**BRIEF**: Set down each record that follows exactly. Drop the images.

**SOURCE MATERIAL**:
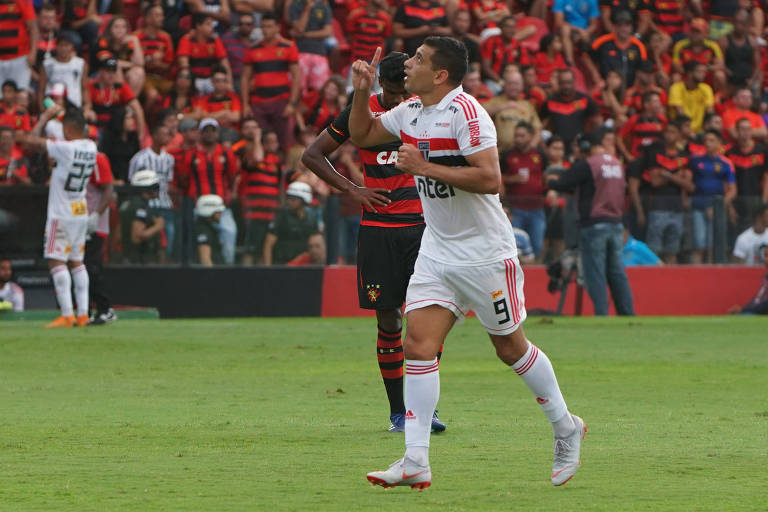 Diego Souza comemora gol marcado pelo São Paulo em vitória sobre o Sport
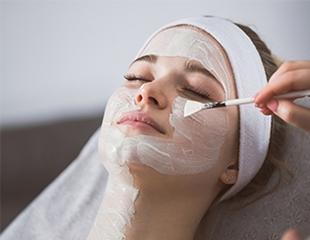 Сезон ухода открыт! Чистка лица, пилинг и различные уходовые процедуры со скидкой до 72% в студии красоты «МариАнна бьюти»!
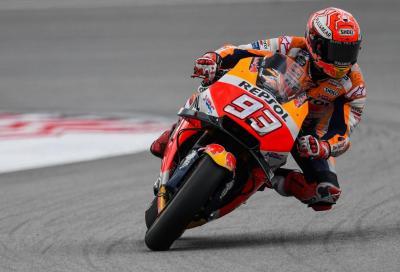 Rossi cade sul più bello, Marquez vince a Sepang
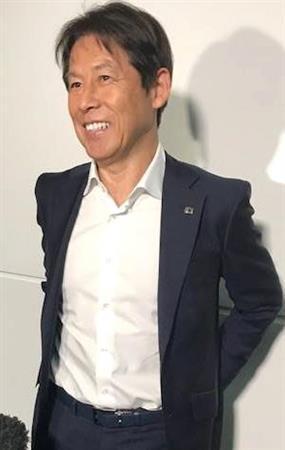 """<日本代表西野監督>""""脱ハリル""""打ち出し「西野色」に塗り替え「試合に出ていなくても、すごい競争力の中でやっていた」"""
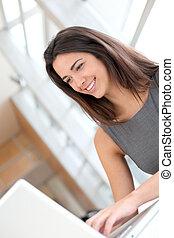 fonctionnement, ordinateur portable, étudiant, portrait, fille souriant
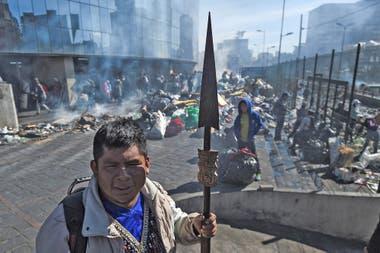 La limpieza comenzó horas después de que el presidente Lenín Moreno y los líderes indígenas llegaran a un acuerdo el domingo por la noche para cancelar el paquete de austeridad en disputa.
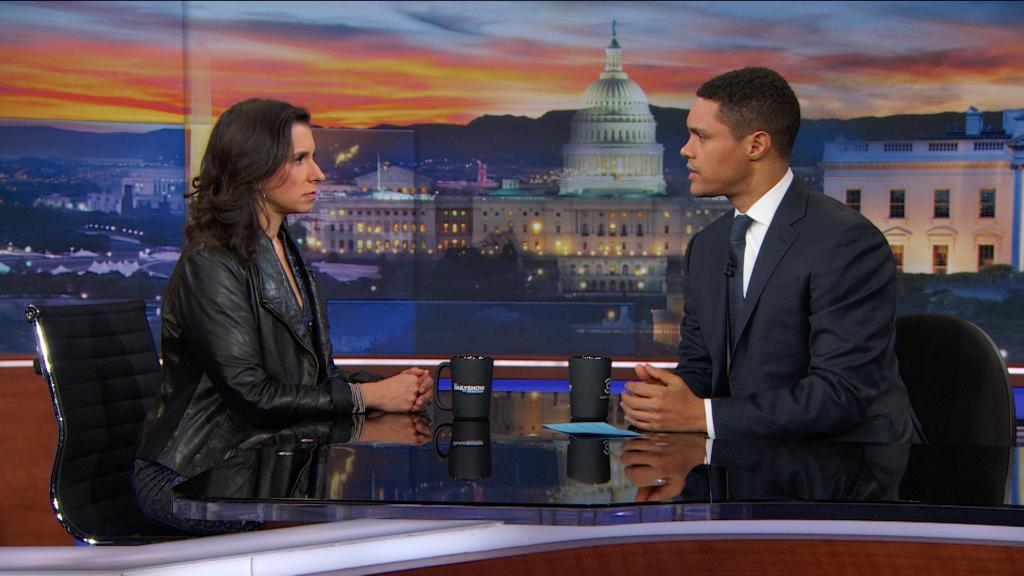 TONIGHT: Trevor and @nytimes investigative reporter @jodikantor discuss the paper's sexual harassment coverage. https://t.co/35Qa1iTz0C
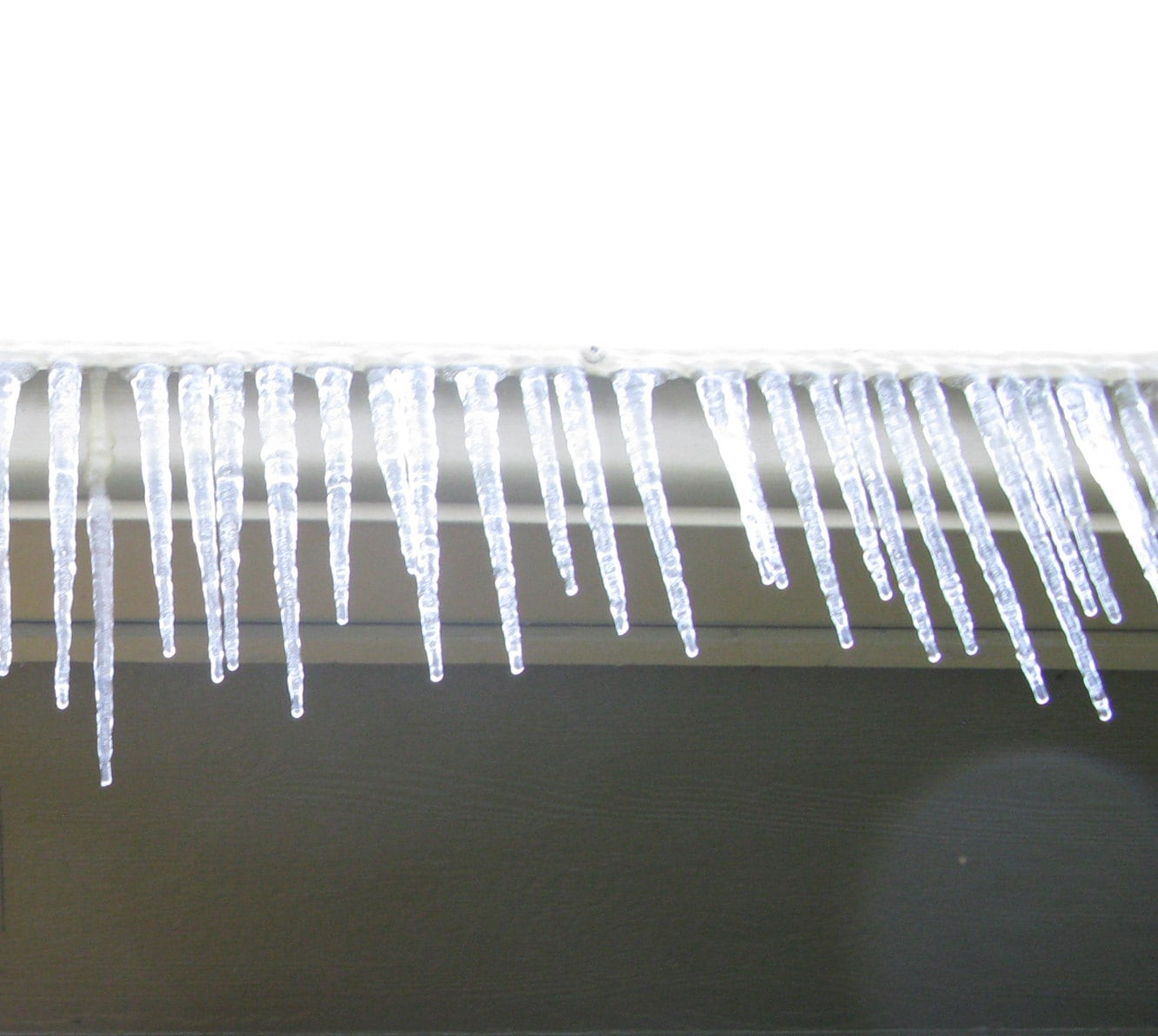 More icicles (o.k., same as the main pic)
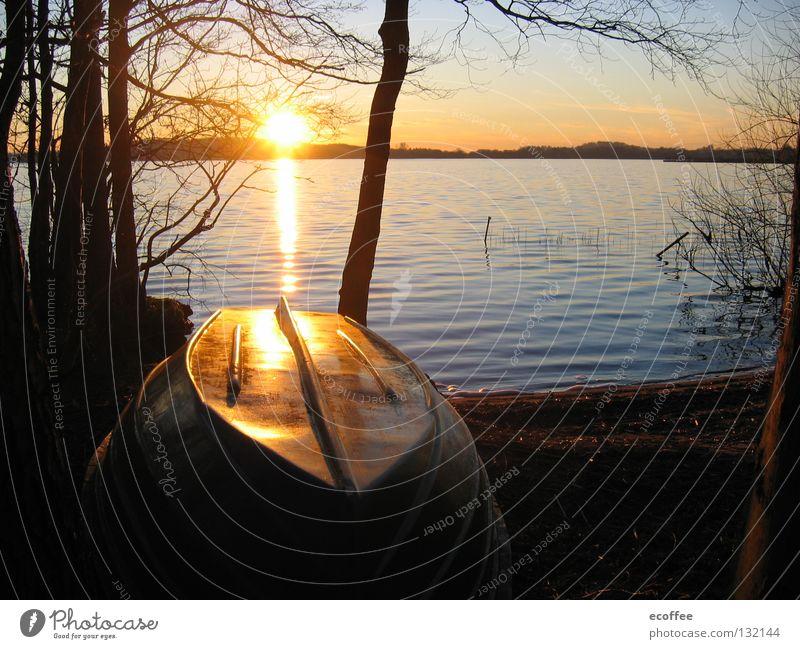 sundown Sonnenuntergang Abenddämmerung Romantik Wasserfahrzeug ruhig Seeufer Binnensee Traumland Ferien & Urlaub & Reisen Himmelskörper & Weltall Freude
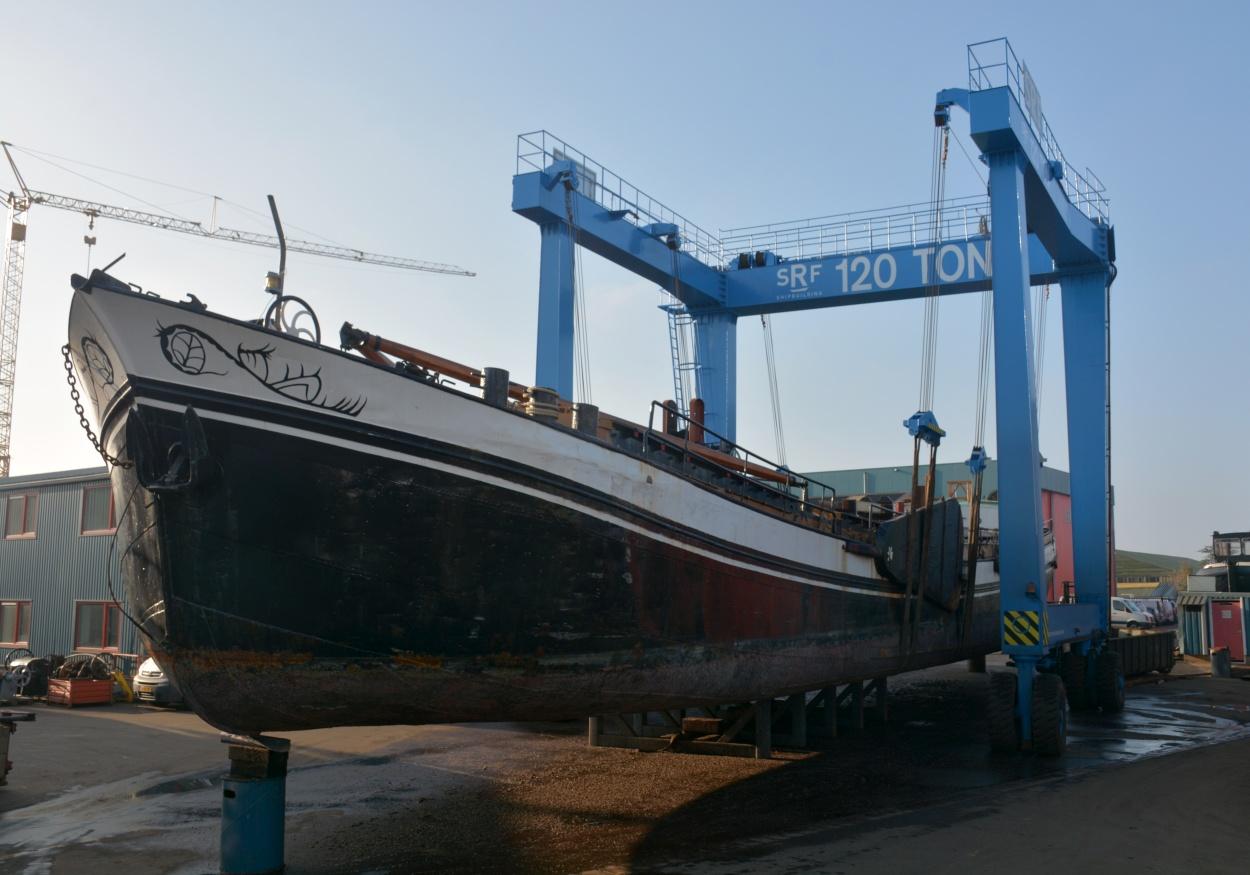 De Avontuur in de SRF-schepenlift.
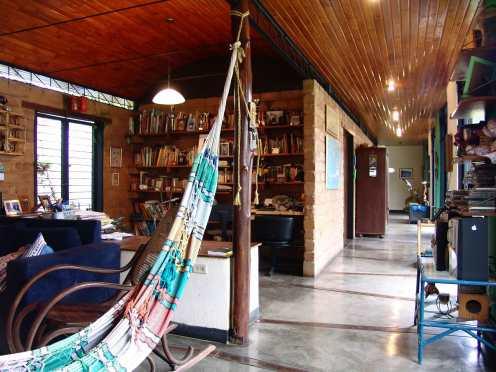Vista del estudio y corredor que lleva a las habitaciones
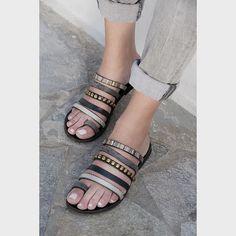 ▪️Wednesday is like small Friday▪️ 📷@luminouswonders.photography #photoshooting #handmade #crafts #jewelry #sandals #greeksandals…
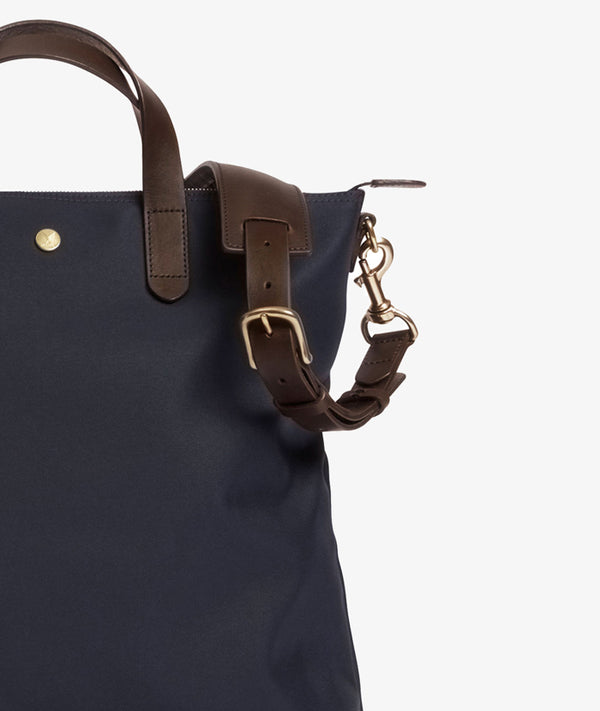M/S Shopper – Navy/Dark Brown feature image 5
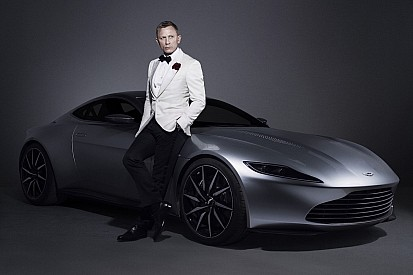 L'Aston Martin DB10 de James Bond en visite à Monaco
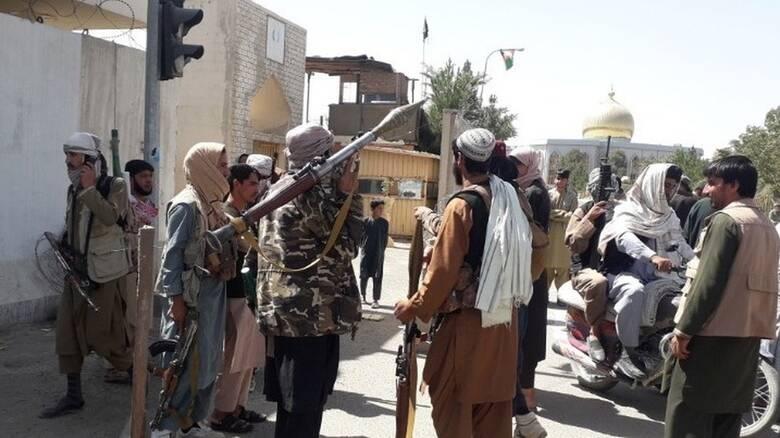 Αφγανιστάν: Σε διαβουλεύσεις ο πρόεδρος Γάνι, ενώ η χώρα «πέφτει» στα χέρια των Ταλιμπάν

**RESPONSE BOX**:
 Diego Souza comemora gol marcado pelo São Paulo em vitória sobre o Sport
 Сезон ухода открыт! Чистка лица, пилинг и различные уходовые процедуры со скидкой до 72% в студии красоты «МариАнна бьюти»!
 Rossi cade sul più bello, Marquez vince a Sepang
 """<日本代表西野監督>""""脱ハリル""""打ち出し「西野色」に塗り替え「試合に出ていなくても、すごい競争力の中でやっていた」"""
 fonctionnement, ordinateur portable, étudiant, portrait, fille souriant
 La limpieza comenzó horas después de que el presidente Lenín Moreno y los líderes indígenas llegaran a un acuerdo el domingo por la noche para cancelar el paquete de austeridad en disputa.
 TONIGHT: Trevor and @nytimes investigative reporter @jodikantor discuss the paper's sexual harassment coverage. https://t.co/35Qa1iTz0C
 More icicles (o.k., same as the main pic)
 sundown Sonnenuntergang Abenddämmerung Romantik Wasserfahrzeug ruhig Seeufer Binnensee Traumland Ferien & Urlaub & Reisen Himmelskörper & Weltall Freude
 De Avontuur in de SRF-schepenlift.
Vista del estudio y corredor que lleva a las habitaciones
 ▪️Wednesday is like small Friday▪️ 📷@luminouswonders.photography #photoshooting #handmade #crafts #jewelry #sandals #greeksandals…
M/S Shopper – Navy/Dark Brown feature image 5
 L'Aston Martin DB10 de James Bond en visite à Monaco
 Αφγανιστάν: Σε διαβουλεύσεις ο πρόεδρος Γάνι, ενώ η χώρα «πέφτει» στα χέρια των Ταλιμπάν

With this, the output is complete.